Typically no. The calcified tooth-like pieces usually remain within the cyst cavity. What can look like movement is the cyst expanding and pushing against nearby tissue, or, rarely, rupture or infection causing contents to drain outward.
How can you tell the difference between a dermoid cyst with calcifications and other jaw or neck lumps?
Location and imaging pattern matter. A midline floor-of-mouth or peri-orbital lump plus calcified density on CT raises suspicion, but confirmation requires pathology after excision, especially to rule out different congenital lesions or cyst types.
If imaging shows tooth-like calcifications, does that guarantee it is a teratoid dermoid cyst?
Not always. Calcified dental-like material is most suggestive of teratoid tissue, but the precise subtype depends on microscopic findings (histopathology) of the cyst lining and internal contents after removal.
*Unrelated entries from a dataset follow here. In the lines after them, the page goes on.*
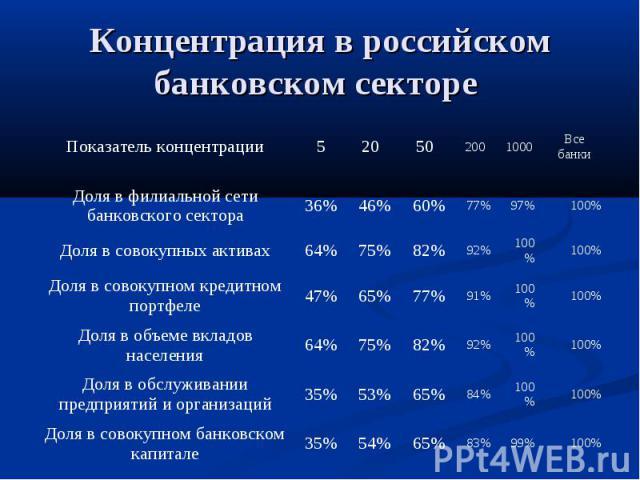 Концентрация в российском банковском секторе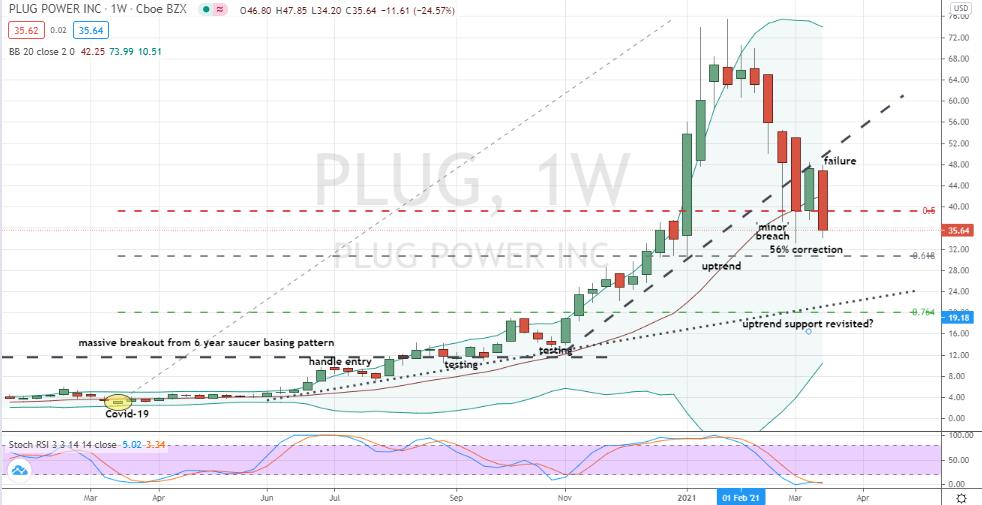 Plug Power (PLUG) no bottoming just yet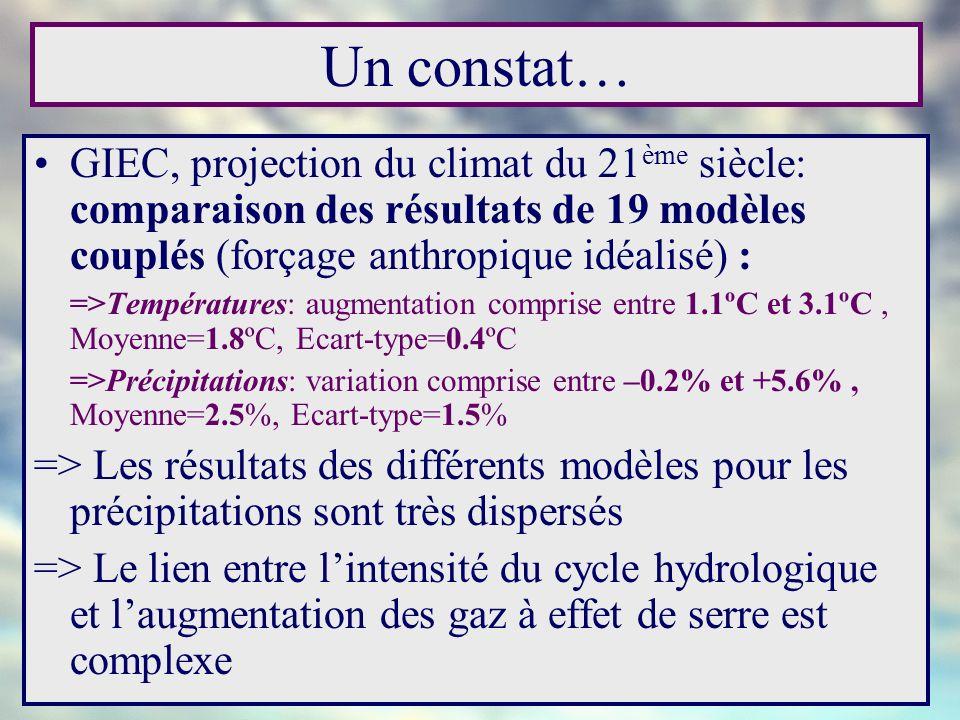Un constat… GIEC, projection du climat du 21 ème siècle: comparaison des résultats de 19 modèles couplés (forçage anthropique idéalisé) : =>Températur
Can a dermoid cyst go away on its own if it is small?
Most do not fully resolve on their own because the lining continues producing keratin and oil-like secretions. Small cysts may stay quiet for years, but symptomatic or enlarging cysts are usually treated with complete surgical excision.
Is it safe to watch and wait if there is no pain?
Often clinicians can monitor carefully if the cyst is stable and not infected, but it depends on size, location, and whether it is affecting swallowing, breathing, vision, or speech. Floor-of-mouth cysts are especially important to assess promptly because swelling can affect the tongue and airway space.
What are the biggest warning signs that a dermoid cyst is infected or ruptured?
Look for sudden redness, warmth, increasing pain, rapid swelling, fever, or new drainage of thick, cheesy, or foul-smelling material. These signs generally warrant urgent medical evaluation and can change the treatment timeline.
Will antibiotics alone cure a dermoid cyst that has become infected?
Antibiotics may reduce infection and inflammation, but they usually do not eliminate the cyst lining. Definitive management typically involves surgical removal after the infection settles to reduce recurrence risk.
Can pressing on the lump at home make it go away?
No. Squeezing, puncturing, or attempting to drain it can rupture the cyst wall, spill contents into surrounding tissue, intensify inflammation, and increase the chance of spreading infection.
Do tooth-like structures in a dermoid cyst ever cause dental problems like cavities or loose teeth?
They usually do not function like teeth, but they can indirectly affect nearby structures by pressure, causing discomfort, misalignment, or altered movement of the tongue or jaw depending on location. Dental symptoms are often secondary to mass effect rather than true tooth activity.
If my child has a congenital midline lump, what specialist should we see first?
The best starting point is usually the pediatrician or a general practitioner for initial assessment. Based on location, referral is typically to an ENT, an oral and maxillofacial surgeon, or a pediatric surgeon, since surgical approach and imaging priorities differ.
Why is complete excision emphasized, and what happens if the lining is left behind?
Because the lining behaves like skin, it keeps producing keratin and secretions. If any lining remains, the cyst can regrow over time, so surgeons aim for removal of the entire cyst capsule and lining rather than partial debulking.